A Life in Travel

Interloping in Interlaken

If Switzerland is the original adventure travel destination as Swiss Tourism rightfully declares, then Interlaken-Jungfrau is where adventure was born. Today, it is the hub of adventure activities where you can find just about every activity on land, water and in the air from paragliding (tandem with a pilot), hiking and climbing, mountain biking or easy electric powered "e-bikes" on bike paths, rafting and boat trips, and Segway tours, and of course there's skiing and winter sports of every sort in the snow. Here is also one of the world's classic mountain adventure excursions: the Jungfraujoch train to the top of Europe.
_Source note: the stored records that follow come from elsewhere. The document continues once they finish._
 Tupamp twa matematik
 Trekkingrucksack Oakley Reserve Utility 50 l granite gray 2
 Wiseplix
It may be a popular tourist attraction, but this part of the Berner Oberland has some of the most impressive mountain scenery, centered around the triple peaks of the Eiger (3,970m/13,025ft), the Monch (4,099m/13,448ft) and the Jungfrau (4,158m/13,642ft). A network of rail and cable-car routes from the town of Interlaken takes visitors to trail heads and mountain peaks. An amazing feat of construction and a wild day of adventure for anyone—and I pretty much mean anyone—who has not been mountain climbing and summited a high massif is the Jungfrau train—the highest train in Europe. It's busy and it gets crowded, but we start out on the first departure of the day to get a step ahead of the tourists.
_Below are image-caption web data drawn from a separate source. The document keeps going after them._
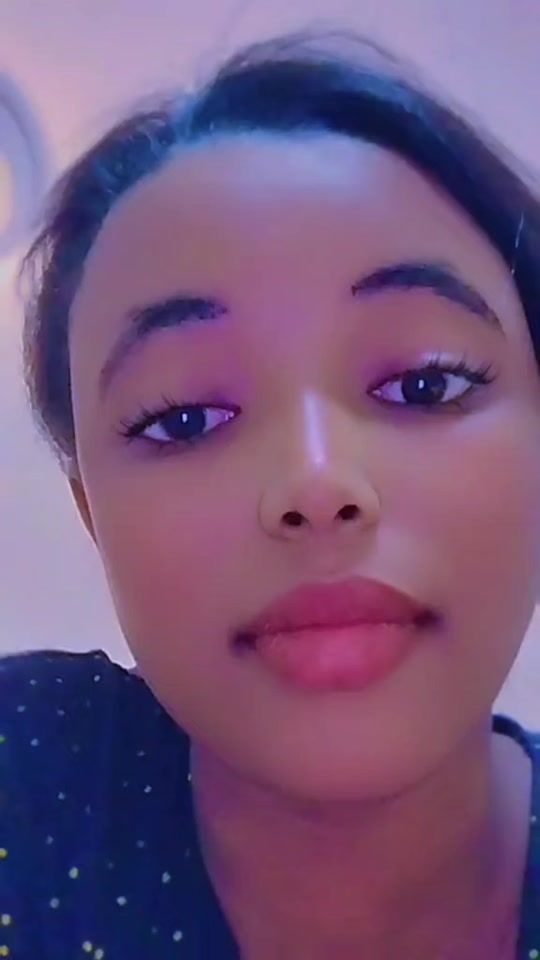 TikTok video thumbnail by rouigdiaiio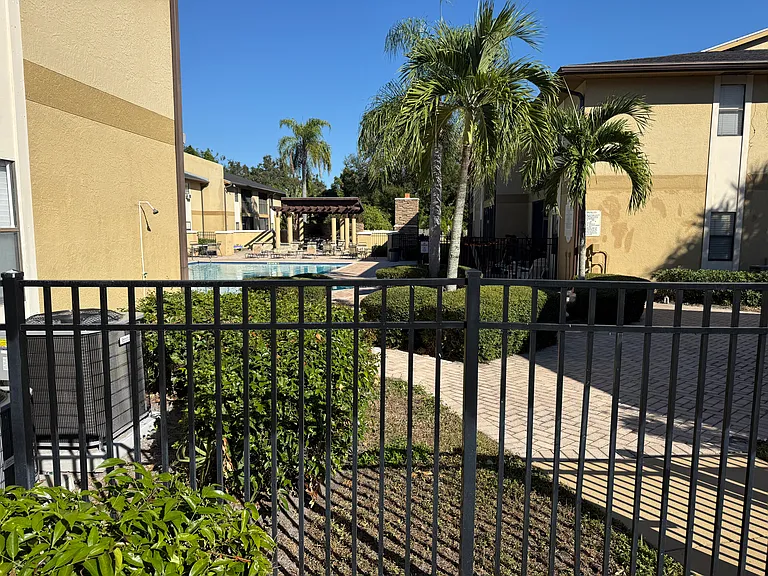 10167 Sailwinds Blvd N #206D — Photo 2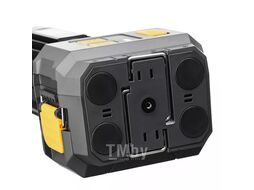 Светильник аккумуляторный, переносной, напольный RUNTEC PRO RUNTEC RT-AT7000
We met up with Herr Martin Gertsch, a Jungfrau trekking and mountain guide who was born in Wengen. For his 14th birthday his father took him to the summit of the Jungfrau, which is not a train ride, but requires technical mountain climbing starting out from the highest mountain hut in the dark of the early morning. Like so many guides in this region, Martin is not only skilled and confident, but is a joy to spend time with. He lived in upstate New York where he raised a family and was in the forefront of the organic food movement in the 1990's, working with leading food companies, conservation organizations, and social venture networks, until he decided to get out of the business world of North America to return to a more peaceful and less stressful life in the Alps. He lives in the incredibly beautiful village of Wengen, perched on green pastures high up in the Alps only accessible on foot or by cogwheel mountain train.
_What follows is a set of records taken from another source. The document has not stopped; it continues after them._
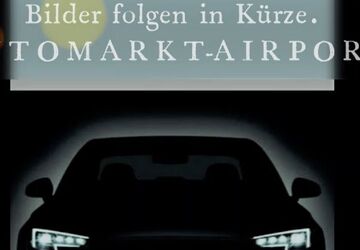 Mazda 3 81.870 km 14.840 &euro; Ratingen bei Düsseldorf 40878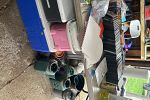 Sale Photo Thumbnail #10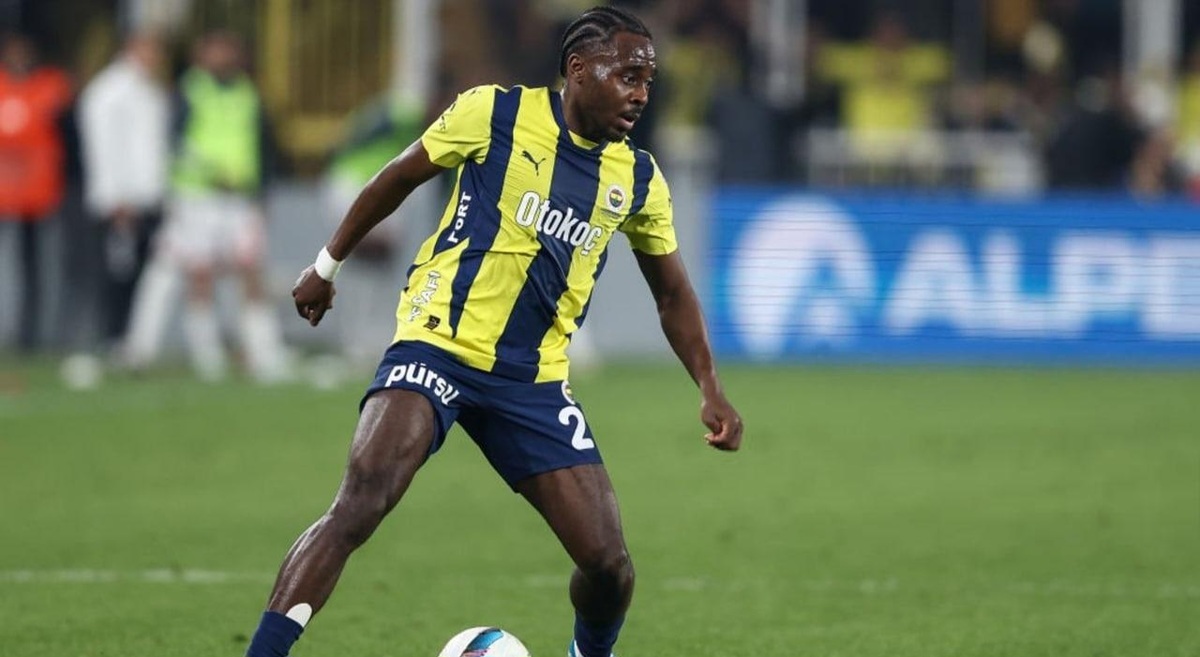 برایت اوسای ساموئل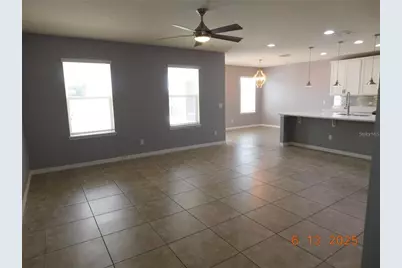 3199 Turret Drive, Kissimmee, FL 34743 - Photo 13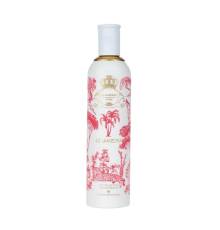 Оригинал Al-Jazeera Le Jardin 100 ml edp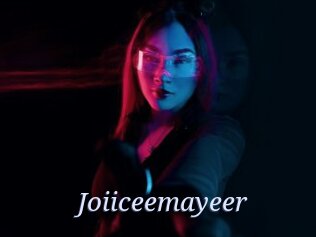 Joiiceemayeer
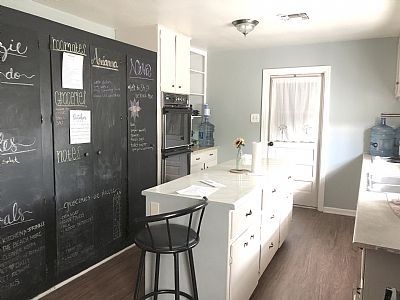 liz.leon profile photo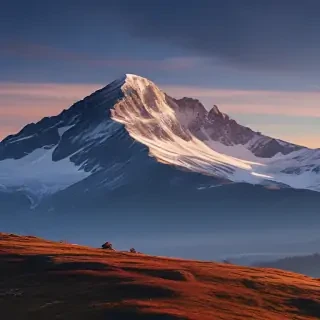 mountain wallpapers for iphone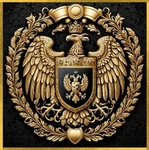 Republic Of Kings Group Thumbnail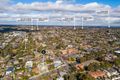 Property photo of 430 Belmore Road Mont Albert North VIC 3129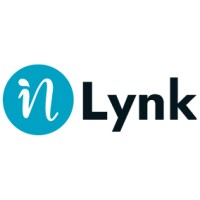 inLynk Inc logo - Similar company to Flying Colors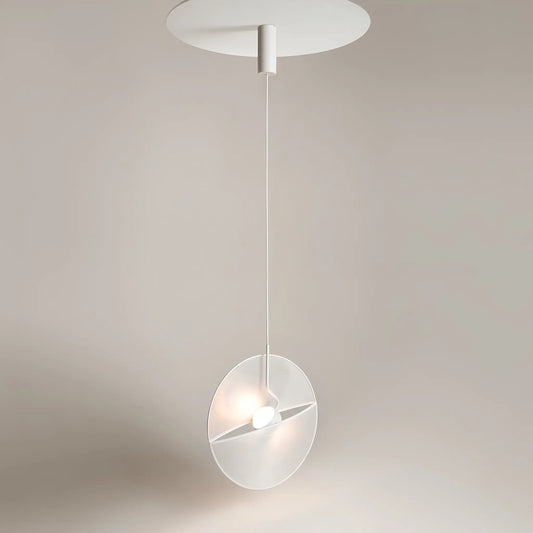 Maytoni Reflex Pendellampa, Vit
A Swiss guy somewhere along the way told us, "There is no distance in Switzerland." And, while the trains and buses get us from one side of the country to another cutting down the sense of distance, here in the Jungfrau the train to the sky also cuts down the heights of the peaks in the Alps! 100 years ago, alpine enthusiasts and business magnates interested in making one of the most iconic massifs of Switzerland available to visitors from around the world, hired mostly Italian laborers who worked for 19 years to construct this system of tracks tunneling through solid rock up steep mountain faces to a saddle just below the peaks.

The day-long circuit starts in the valley bottom of Lauterbrunnen (which looks like Yosemite Valley with waterfalls everywhere cascading over high limestone rock faces deep into the lush green valley), ascends along the via Cook to Kleine Scheidegg at the foot of Eiger, Monch and Jungfrau where many hiking trails start, eventually reaching rock faces of the high peaks and then back down another route through high valleys and alpine meadows eventually reaching the small town of Grindelwald: It's all a spectacular day of adventure! At the top of Jungfrau, which was Matt Lauer's favorite place ever on his "Where in the world is Matt Lauer" segment on the today show, there are two restaurants, the Ice Palace, the Sphinx observation  hall, and  more providing many interpretive displays, fun activities and 360 degree views of the Alps. It was raining a foggy when we started out, but the cogwheel trains took us above the cloud ceiling into a world of warm bring sunshine and glistening glaciers.
Struggling a bit with high altitude, we managed to make the hour long hike from the observation hall to the mountain hut higher up near the base of the Monch where ski mountaineers and climbers where also gathering for lunch. Like a good Swiss alpine trekker, Martin was able to down a hearty bowl of sausage and a stein of beer for lunch! Also, inside the observation tower some guy managed to bring his Leonberger dog up the mountain--it was probably the biggest dog I have ever seen. All part of a day of adventure in Switzerland.